[Begin MATERIAL FOR THIS EXERCISE]

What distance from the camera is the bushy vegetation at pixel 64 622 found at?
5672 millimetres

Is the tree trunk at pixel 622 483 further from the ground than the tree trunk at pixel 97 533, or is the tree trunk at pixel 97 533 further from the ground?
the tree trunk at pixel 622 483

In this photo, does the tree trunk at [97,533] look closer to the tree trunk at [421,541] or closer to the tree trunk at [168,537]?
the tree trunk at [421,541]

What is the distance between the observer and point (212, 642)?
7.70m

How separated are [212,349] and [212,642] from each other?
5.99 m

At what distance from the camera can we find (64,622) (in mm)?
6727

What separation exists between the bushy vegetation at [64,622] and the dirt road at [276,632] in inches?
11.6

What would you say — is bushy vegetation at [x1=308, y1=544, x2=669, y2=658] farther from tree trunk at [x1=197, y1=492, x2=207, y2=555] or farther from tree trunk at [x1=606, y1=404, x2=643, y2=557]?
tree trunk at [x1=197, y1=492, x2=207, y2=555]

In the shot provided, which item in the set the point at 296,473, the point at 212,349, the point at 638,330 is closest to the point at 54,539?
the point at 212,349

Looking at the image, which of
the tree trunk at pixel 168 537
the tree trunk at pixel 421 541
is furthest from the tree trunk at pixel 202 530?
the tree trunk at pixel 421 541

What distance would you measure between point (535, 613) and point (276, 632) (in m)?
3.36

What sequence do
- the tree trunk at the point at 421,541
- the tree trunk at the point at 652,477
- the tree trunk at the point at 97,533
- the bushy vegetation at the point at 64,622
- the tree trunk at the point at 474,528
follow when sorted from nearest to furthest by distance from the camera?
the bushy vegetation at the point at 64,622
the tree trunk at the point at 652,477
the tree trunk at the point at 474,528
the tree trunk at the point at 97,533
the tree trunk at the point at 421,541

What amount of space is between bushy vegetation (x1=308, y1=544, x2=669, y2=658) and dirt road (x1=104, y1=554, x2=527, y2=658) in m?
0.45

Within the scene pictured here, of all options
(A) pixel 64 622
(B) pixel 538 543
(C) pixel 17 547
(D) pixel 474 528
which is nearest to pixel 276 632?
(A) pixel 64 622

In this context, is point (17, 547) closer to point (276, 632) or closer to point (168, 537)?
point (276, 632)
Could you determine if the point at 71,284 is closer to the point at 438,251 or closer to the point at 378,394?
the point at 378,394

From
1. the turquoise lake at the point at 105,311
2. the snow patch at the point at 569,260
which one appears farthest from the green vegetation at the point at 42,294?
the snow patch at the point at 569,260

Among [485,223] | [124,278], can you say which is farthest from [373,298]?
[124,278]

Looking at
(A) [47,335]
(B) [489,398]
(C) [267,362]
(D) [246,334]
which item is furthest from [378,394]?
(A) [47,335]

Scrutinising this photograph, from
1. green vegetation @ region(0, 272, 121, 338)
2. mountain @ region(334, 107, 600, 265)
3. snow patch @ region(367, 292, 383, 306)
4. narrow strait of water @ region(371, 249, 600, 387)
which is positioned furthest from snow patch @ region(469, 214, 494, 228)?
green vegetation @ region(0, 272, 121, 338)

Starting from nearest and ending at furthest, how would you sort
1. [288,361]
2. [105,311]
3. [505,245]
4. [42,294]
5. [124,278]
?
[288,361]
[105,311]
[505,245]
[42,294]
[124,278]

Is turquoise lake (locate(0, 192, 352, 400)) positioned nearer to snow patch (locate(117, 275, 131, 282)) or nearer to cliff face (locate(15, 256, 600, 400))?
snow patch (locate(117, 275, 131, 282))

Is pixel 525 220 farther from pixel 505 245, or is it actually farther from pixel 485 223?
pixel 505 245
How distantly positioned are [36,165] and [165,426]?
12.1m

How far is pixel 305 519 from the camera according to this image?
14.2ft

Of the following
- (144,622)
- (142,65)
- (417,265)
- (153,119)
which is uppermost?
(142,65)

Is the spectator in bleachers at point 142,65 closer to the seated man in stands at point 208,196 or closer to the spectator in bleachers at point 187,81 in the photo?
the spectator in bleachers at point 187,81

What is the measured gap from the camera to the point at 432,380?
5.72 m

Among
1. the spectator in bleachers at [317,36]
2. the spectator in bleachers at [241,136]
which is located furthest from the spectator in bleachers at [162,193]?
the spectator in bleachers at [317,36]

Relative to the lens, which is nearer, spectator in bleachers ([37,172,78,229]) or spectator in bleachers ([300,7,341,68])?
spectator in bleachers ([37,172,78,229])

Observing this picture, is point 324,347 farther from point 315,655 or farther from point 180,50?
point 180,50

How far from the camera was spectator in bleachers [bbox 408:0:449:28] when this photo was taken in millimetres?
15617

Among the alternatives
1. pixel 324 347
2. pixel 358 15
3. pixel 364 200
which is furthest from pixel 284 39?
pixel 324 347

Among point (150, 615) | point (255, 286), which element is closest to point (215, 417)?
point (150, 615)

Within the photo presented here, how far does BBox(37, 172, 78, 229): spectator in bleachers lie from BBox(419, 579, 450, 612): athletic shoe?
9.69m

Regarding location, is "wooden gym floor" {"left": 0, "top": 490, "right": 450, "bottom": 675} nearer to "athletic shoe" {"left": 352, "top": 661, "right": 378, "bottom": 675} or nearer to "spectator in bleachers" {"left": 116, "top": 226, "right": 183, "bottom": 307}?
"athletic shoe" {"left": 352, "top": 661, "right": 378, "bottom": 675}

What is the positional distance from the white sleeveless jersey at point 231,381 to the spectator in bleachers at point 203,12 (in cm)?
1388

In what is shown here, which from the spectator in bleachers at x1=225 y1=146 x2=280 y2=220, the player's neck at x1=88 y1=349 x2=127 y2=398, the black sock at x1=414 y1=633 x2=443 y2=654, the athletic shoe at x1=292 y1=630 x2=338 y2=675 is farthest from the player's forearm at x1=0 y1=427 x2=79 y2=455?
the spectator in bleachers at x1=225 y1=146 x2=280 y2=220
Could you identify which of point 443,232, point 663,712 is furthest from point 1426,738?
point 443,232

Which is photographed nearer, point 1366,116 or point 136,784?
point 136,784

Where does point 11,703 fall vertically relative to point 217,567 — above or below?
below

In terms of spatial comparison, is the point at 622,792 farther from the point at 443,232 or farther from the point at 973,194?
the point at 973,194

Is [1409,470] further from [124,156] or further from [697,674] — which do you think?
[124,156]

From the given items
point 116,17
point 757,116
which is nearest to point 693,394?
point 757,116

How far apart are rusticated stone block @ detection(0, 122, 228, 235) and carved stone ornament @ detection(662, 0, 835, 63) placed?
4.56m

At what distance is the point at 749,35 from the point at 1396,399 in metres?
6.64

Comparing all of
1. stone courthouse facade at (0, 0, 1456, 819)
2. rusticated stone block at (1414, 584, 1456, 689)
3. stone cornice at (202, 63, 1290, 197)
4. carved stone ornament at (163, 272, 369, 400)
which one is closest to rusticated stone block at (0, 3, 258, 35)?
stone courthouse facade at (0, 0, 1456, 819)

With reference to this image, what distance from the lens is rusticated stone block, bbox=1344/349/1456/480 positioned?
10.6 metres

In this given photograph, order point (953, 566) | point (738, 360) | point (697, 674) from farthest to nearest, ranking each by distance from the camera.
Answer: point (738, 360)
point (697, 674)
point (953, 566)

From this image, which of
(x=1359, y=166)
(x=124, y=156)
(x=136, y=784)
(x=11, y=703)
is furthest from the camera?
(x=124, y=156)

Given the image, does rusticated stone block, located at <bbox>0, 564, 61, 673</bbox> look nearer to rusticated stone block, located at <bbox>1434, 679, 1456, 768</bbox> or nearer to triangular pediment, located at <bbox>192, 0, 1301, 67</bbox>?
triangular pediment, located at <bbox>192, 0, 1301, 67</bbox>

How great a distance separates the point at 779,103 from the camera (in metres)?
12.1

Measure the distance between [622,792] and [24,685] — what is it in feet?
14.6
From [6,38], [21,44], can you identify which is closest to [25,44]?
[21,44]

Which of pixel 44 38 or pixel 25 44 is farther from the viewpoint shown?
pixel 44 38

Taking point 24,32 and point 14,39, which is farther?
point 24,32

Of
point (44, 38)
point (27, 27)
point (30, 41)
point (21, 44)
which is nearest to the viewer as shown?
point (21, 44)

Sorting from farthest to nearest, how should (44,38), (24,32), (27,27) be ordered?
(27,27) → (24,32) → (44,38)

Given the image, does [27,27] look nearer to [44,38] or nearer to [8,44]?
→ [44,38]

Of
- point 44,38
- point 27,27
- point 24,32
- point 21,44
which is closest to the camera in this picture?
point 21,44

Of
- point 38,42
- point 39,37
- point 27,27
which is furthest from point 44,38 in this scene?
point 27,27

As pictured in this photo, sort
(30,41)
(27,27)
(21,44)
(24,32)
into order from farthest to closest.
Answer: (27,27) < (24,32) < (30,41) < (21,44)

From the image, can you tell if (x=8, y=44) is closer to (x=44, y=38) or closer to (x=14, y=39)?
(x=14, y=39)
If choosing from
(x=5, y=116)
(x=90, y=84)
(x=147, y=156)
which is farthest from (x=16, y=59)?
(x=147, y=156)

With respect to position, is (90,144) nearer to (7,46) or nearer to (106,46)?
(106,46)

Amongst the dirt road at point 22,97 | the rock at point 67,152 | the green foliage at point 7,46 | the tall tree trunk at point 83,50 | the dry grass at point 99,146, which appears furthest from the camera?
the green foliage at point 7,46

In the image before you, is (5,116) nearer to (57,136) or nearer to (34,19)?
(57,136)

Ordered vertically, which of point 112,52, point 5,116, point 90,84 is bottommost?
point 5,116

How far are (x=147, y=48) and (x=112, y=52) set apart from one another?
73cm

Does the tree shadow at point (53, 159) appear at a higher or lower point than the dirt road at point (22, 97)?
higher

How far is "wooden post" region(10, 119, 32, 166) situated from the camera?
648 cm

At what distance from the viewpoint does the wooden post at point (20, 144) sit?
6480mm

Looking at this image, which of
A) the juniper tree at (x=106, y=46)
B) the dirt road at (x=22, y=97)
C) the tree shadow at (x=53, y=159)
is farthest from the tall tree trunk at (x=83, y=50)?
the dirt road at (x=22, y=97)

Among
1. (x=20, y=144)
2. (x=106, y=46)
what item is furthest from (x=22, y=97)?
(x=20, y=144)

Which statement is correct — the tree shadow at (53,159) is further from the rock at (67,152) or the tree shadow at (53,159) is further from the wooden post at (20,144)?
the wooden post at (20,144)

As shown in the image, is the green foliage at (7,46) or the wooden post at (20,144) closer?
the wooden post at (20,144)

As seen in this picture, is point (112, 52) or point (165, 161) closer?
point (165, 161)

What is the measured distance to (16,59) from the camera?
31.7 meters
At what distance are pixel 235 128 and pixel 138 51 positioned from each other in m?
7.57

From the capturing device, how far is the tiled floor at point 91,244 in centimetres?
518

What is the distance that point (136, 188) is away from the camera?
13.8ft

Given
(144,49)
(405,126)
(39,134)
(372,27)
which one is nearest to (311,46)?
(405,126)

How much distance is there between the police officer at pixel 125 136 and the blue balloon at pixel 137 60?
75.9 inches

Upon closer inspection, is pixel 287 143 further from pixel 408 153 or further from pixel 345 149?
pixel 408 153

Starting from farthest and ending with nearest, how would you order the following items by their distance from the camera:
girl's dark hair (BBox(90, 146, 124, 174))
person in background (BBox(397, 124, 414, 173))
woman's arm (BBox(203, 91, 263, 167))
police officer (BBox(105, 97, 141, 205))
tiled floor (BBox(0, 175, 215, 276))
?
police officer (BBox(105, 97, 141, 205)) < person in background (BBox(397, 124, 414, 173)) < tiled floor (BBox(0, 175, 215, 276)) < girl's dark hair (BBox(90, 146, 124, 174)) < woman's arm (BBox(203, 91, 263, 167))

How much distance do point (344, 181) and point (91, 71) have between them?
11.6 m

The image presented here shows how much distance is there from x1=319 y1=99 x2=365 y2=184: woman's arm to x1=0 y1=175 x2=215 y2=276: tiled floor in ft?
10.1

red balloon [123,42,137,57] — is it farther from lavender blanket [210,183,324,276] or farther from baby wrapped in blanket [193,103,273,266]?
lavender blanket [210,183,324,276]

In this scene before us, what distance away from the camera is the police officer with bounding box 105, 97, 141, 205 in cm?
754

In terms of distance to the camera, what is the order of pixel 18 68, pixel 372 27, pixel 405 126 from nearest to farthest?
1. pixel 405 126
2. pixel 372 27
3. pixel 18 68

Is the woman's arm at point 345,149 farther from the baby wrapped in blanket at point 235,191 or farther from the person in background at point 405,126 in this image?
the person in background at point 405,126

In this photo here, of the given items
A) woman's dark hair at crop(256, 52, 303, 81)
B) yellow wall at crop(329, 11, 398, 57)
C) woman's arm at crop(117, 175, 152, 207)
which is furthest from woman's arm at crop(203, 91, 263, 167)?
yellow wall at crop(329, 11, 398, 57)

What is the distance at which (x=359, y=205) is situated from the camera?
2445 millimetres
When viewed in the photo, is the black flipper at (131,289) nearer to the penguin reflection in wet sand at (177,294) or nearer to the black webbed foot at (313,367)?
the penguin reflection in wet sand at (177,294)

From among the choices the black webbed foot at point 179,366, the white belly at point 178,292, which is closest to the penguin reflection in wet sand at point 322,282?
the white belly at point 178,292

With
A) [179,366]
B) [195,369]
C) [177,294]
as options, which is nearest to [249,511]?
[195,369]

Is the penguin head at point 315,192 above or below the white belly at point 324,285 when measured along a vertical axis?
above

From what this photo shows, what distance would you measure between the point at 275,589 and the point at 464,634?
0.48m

[End MATERIAL FOR THIS EXERCISE]

• INSTRUCTION: Recast the entries from the line containing "From among the" through the end of the entries, inclusive, as a Markdown table with the columns Row and Line. Put each nonblank line in its own numbered row.

• RESPONSE TO THE TASK:
| Row | Line |
|---|---|
| 1 | From among the choices the black webbed foot at point 179,366, the white belly at point 178,292, which is closest to the penguin reflection in wet sand at point 322,282? |
| 2 | the white belly at point 178,292 |
| 3 | With |
| 4 | A) [179,366] |
| 5 | B) [195,369] |
| 6 | C) [177,294] |
| 7 | as options, which is nearest to [249,511]? |
| 8 | [195,369] |
| 9 | Is the penguin head at point 315,192 above or below the white belly at point 324,285 when measured along a vertical axis? |
| 10 | above |
| 11 | From what this photo shows, what distance would you measure between the point at 275,589 and the point at 464,634? |
| 12 | 0.48m |